*Short problem*
Copy every line of the items below character for character, leaving out the pictures.

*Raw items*
:::::

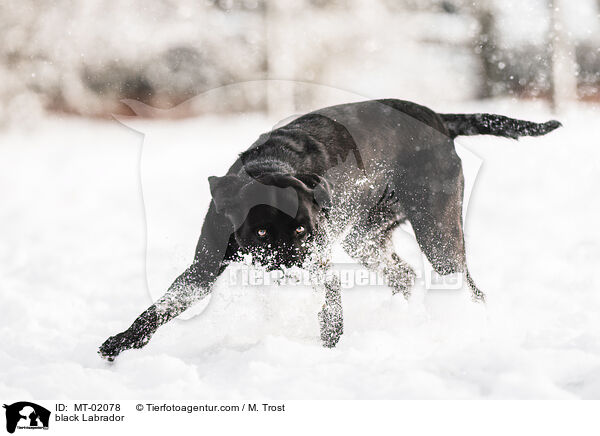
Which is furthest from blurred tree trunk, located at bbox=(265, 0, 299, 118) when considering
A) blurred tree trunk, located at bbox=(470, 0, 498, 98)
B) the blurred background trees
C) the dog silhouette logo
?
the dog silhouette logo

:::::

*Answer*
Which is furthest from blurred tree trunk, located at bbox=(265, 0, 299, 118) when considering
A) blurred tree trunk, located at bbox=(470, 0, 498, 98)
B) the blurred background trees
C) the dog silhouette logo
?
the dog silhouette logo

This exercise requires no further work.